**HOW TO COMPLETE THIS TASK**
List every line in this data where the string "Price" occurs.

[Opening EXERCISE INPUTS section]

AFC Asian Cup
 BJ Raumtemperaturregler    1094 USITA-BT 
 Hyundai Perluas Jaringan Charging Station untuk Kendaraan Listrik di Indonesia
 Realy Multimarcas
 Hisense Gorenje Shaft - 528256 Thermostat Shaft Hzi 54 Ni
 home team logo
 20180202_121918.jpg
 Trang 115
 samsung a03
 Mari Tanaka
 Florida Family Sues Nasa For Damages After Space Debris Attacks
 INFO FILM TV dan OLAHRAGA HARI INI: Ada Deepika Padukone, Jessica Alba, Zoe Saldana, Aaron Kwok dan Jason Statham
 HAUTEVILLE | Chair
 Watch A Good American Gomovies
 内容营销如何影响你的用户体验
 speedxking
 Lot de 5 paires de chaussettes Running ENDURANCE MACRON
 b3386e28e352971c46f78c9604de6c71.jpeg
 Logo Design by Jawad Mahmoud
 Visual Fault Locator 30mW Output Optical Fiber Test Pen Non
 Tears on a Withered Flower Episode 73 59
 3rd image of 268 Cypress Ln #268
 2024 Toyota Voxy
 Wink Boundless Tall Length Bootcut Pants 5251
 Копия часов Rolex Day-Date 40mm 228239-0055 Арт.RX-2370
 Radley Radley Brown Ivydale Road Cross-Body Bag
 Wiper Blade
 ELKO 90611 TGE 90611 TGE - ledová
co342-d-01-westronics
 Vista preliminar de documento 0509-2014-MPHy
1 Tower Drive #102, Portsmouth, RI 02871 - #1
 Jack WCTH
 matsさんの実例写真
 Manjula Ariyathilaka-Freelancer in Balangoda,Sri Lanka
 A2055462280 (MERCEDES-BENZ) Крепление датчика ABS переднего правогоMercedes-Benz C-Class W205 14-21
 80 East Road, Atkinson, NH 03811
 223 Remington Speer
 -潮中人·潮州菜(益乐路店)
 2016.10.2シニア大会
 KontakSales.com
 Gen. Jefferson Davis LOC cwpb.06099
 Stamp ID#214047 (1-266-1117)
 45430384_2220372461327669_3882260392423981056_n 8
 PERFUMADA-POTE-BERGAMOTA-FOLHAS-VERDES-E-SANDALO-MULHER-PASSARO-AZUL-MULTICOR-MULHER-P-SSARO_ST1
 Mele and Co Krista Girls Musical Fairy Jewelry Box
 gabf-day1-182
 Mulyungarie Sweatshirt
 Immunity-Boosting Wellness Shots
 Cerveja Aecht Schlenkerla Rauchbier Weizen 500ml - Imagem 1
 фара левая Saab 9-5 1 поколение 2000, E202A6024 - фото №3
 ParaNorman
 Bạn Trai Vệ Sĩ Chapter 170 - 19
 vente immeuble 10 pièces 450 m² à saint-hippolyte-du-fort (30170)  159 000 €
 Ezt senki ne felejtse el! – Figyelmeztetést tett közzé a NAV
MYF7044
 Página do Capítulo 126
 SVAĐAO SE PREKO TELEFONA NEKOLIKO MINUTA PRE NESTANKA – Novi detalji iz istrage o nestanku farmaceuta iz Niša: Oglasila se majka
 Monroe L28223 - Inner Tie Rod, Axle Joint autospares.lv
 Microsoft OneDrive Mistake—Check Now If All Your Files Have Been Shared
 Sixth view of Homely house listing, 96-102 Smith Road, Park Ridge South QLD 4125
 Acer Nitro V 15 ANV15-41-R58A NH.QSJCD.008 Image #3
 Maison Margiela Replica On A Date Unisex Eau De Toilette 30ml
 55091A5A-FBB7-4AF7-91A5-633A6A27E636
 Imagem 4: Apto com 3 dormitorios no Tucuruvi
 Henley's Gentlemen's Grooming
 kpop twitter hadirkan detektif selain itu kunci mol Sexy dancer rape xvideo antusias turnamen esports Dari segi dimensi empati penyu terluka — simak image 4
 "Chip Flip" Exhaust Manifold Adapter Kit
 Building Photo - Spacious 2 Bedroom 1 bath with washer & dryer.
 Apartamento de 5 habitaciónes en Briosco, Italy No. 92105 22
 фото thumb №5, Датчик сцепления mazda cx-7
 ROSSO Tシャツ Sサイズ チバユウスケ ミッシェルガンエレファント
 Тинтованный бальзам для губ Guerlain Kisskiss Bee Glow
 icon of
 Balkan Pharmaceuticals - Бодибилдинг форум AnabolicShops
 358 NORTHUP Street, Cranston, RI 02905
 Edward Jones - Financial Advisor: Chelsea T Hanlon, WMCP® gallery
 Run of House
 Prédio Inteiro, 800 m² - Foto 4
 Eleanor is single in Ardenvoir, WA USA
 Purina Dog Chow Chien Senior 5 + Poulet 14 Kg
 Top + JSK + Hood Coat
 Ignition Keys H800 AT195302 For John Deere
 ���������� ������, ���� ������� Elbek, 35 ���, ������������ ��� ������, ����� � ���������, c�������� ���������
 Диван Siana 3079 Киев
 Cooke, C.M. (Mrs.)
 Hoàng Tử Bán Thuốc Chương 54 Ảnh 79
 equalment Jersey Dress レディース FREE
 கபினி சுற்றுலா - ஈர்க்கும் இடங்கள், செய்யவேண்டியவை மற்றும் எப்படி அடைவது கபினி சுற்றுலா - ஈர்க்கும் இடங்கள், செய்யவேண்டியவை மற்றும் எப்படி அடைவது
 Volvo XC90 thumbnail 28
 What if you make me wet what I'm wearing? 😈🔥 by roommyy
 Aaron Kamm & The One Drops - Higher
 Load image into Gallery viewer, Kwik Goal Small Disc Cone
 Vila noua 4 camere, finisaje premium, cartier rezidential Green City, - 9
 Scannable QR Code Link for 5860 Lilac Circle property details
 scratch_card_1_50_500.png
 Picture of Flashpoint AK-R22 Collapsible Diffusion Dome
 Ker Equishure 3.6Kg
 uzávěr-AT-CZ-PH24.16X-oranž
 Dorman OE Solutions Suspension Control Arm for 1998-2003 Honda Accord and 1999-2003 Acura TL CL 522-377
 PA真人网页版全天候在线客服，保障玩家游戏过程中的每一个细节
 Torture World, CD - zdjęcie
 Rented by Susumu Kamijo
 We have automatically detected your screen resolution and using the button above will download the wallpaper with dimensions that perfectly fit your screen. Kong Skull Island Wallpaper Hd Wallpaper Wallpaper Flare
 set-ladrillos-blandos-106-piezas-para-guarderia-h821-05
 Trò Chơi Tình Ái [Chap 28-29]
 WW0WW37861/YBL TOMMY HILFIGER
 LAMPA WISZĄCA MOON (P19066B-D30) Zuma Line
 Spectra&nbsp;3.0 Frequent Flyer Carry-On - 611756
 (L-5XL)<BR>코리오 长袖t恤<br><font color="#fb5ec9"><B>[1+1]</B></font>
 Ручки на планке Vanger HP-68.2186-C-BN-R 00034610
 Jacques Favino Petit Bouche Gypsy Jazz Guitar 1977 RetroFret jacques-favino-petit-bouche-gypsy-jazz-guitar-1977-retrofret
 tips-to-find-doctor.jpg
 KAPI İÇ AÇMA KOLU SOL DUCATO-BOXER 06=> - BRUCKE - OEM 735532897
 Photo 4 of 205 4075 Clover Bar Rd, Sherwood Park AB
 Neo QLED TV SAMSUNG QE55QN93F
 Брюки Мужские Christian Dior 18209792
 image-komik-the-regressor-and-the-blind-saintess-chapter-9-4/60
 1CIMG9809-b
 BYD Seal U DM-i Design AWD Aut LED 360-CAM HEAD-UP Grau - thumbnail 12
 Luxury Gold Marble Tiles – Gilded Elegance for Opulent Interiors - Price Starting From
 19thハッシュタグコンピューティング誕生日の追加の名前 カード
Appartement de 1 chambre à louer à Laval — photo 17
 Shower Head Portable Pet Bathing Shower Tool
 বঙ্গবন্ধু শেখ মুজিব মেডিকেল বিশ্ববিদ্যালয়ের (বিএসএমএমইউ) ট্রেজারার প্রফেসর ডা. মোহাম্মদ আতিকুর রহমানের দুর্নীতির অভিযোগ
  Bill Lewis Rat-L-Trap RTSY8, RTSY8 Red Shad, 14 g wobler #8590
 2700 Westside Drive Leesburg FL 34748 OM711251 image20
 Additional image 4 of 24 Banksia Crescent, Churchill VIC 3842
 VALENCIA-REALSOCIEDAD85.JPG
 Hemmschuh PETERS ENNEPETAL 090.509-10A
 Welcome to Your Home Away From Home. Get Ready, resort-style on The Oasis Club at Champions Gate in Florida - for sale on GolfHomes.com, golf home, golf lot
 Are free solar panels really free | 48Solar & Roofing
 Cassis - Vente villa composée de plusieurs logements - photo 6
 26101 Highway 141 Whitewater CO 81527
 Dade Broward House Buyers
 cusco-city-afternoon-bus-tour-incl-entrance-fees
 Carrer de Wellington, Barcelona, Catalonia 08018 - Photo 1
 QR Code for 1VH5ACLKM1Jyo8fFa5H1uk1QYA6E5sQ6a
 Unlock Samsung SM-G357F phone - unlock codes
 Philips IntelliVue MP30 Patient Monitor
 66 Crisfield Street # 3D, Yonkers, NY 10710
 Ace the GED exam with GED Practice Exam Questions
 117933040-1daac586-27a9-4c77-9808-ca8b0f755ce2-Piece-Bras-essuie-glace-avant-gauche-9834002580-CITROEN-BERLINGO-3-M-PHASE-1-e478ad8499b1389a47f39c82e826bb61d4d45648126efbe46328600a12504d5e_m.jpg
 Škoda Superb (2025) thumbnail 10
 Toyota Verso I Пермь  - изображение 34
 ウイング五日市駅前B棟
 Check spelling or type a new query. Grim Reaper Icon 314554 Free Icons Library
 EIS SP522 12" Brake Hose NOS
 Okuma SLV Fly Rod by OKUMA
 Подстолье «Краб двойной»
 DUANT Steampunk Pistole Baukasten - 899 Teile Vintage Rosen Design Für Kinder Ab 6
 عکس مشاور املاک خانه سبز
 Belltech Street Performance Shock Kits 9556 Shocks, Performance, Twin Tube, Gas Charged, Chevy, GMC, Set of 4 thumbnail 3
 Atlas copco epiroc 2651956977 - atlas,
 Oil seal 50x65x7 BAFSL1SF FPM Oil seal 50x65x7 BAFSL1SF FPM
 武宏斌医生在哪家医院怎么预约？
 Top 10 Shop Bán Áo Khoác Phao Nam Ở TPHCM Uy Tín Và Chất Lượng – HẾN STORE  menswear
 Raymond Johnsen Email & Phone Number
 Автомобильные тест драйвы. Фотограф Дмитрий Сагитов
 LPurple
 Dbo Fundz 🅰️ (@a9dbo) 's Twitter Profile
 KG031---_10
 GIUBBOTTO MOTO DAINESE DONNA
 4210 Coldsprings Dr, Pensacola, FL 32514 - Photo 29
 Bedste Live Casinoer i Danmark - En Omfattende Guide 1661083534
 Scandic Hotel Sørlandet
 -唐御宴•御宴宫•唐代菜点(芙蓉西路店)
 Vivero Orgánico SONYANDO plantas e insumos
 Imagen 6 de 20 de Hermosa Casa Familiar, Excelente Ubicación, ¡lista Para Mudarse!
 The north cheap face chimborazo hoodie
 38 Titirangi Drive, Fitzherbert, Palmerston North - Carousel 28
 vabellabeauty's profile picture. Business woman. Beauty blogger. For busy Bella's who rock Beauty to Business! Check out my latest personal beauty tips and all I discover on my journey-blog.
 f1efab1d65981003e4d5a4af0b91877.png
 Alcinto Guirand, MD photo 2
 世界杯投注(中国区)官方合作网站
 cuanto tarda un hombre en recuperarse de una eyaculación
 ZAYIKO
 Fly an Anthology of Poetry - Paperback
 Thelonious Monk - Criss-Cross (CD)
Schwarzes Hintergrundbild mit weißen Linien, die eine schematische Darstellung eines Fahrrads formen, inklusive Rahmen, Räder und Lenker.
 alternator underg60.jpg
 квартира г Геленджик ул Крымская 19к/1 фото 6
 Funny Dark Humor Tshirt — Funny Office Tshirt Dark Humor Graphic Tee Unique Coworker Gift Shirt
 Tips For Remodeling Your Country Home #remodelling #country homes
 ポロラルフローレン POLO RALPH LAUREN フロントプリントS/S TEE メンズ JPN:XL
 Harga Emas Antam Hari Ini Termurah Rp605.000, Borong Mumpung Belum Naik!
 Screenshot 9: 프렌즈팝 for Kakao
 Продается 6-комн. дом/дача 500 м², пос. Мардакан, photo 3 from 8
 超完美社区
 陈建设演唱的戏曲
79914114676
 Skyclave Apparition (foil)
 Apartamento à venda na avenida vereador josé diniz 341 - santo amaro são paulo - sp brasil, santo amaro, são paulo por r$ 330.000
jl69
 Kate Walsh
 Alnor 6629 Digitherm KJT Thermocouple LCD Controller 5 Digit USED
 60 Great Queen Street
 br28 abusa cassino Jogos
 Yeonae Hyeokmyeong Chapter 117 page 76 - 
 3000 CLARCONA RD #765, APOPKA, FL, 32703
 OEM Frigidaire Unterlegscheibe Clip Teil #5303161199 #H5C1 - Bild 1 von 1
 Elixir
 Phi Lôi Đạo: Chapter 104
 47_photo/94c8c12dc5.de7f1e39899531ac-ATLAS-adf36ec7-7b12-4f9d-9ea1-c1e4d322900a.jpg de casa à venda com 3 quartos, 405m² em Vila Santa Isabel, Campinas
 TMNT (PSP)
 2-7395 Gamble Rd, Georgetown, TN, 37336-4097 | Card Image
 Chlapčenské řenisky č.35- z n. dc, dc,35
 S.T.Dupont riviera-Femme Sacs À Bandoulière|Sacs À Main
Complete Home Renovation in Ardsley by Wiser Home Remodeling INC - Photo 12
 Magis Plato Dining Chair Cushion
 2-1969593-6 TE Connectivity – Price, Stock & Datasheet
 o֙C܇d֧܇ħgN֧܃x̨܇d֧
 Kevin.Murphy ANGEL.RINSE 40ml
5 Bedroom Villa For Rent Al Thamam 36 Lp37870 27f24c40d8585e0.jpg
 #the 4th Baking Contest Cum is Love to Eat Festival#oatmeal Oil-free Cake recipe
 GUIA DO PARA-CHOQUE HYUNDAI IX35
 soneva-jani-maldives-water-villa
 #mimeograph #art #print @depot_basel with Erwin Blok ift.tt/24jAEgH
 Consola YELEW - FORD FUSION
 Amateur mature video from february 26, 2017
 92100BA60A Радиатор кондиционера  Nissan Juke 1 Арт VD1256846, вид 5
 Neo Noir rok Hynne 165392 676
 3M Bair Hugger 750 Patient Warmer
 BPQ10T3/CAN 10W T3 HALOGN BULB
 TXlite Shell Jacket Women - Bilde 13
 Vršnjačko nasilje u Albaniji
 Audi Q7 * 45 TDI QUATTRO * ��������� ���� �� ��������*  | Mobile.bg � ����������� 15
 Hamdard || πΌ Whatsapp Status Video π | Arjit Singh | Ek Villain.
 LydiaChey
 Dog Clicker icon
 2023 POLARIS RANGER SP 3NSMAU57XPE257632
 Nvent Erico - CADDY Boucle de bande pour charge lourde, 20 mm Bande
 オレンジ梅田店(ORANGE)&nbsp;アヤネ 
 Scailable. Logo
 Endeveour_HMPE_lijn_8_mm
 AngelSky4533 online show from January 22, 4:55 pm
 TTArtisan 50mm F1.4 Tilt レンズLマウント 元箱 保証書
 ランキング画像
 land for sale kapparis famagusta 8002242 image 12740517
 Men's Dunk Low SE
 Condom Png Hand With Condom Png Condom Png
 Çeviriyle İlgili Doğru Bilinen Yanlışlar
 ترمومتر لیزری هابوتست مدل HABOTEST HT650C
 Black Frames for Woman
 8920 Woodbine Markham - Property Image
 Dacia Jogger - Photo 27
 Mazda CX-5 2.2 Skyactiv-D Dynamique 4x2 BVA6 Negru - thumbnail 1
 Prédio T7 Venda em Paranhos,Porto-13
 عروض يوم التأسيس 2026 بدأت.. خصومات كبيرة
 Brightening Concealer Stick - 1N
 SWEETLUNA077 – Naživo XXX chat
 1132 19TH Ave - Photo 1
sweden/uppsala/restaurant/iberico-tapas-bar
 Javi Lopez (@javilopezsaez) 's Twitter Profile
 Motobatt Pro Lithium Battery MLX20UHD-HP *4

[Closing EXERCISE INPUTS section]

**OUTPUT FOR THIS EXERCISE**
 Luxury Gold Marble Tiles – Gilded Elegance for Opulent Interiors - Price Starting From
 2-1969593-6 TE Connectivity – Price, Stock & Datasheet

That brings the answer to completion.